Relationships between the composite beam range (ie, depth of the target) and MU output were also determined. Depth here is taken to be the average water equivalent depth of the distal surface of the target volume, and the depth factor is defined as the ratio of MU output (cGy/MU) at a given depth relative to the reference depth of 20 cm. This definition of beam range is used because delivered MUs for SFUD-optimized beams are strongly weighted toward the distal end of the target, and it therefore serves as an adequate surrogate for the range of the composite beam. These data are shown in Figure 3 and were compiled by translating a cubic 125 cm3 volume through a water phantom, performing a new optimization at each point. The data were validated for a range of volumes. For depth factors of range-shifted fields, 4.1 cm is added to the calculated water equivalent depth in the phantom to account for the presence of the range shifter.
Air Gap Factor
For range-shifted fields, output depends on the air gap between the range shifter and the patient. This gap is minimized for dosimetric purposes, but it may be necessary to treat range-shifted fields at larger air gaps owing to physical limitations. The air gap factor corrects the MU output for instances when large air gaps are present for a range-shifted field. It is defined as the ratio of MU output between the given air gap and the reference air gap (1 cm). Data pictured in Figure 4 were compiled by simulating a cubic 125 cm3 volume at 7.5-cm depth (analogous to a typical clinical scenario) in a water phantom, and performing SFUD optimizations for a range of air gaps up to 10 cm.
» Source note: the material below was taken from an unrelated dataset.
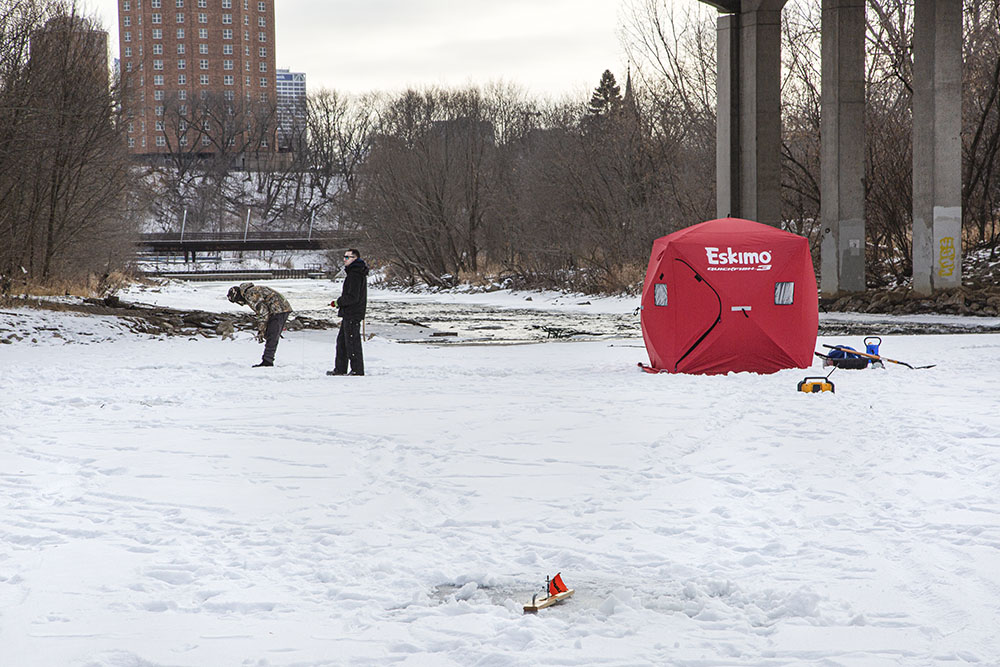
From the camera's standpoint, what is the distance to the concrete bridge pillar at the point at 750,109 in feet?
97.7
This relationship was spot checked for various other volumes and beam energies, and deemed acceptable.
Our model was applied to various treatment sites including pelvis, brain, lung, and head and neck. Monitor units prescribed by the TPS were compared to those computed by using the proposed method for 78 clinical treatment beams. Results are compiled by site in Table 1, as well as in a histogram for all beams in Figure 5.
These results show reasonable agreement between the proposed model and TPS-prescribed MUs for the investigated treatment sites. Good overall mean accuracy of −0.2% is observed with a standard deviation of 3.8%.
It should be noted that the accuracy of the calculation is dependent upon the use of an SFUD optimization technique. Results will be poor if multifield optimization is used, or if organ at risk sparing is prioritized relative to uniform target dose owing to the potentially heterogeneous dose distributions that these scenarios may produce. Moreover, this calculation is dependent upon the overall complexity and achievability of the optimization problem, and is only a practical estimate of the final resulting MUs.
This idea is unique in that it is capable of calculating MUs based only upon the target and beam orientation with respect to the patient, and without detailed spot information. Therefore, this method can be used before or after optimization is performed, as a prediction or verification tool. Furthermore, the overall complexity of this technique is low, reducing the effort required to implement it, and adding a minimal time burden to the clinic workflow.
ADDITIONAL INFORMATION AND DECLARATIONS
Conflicts of Interest: The authors have no conflicts to disclose.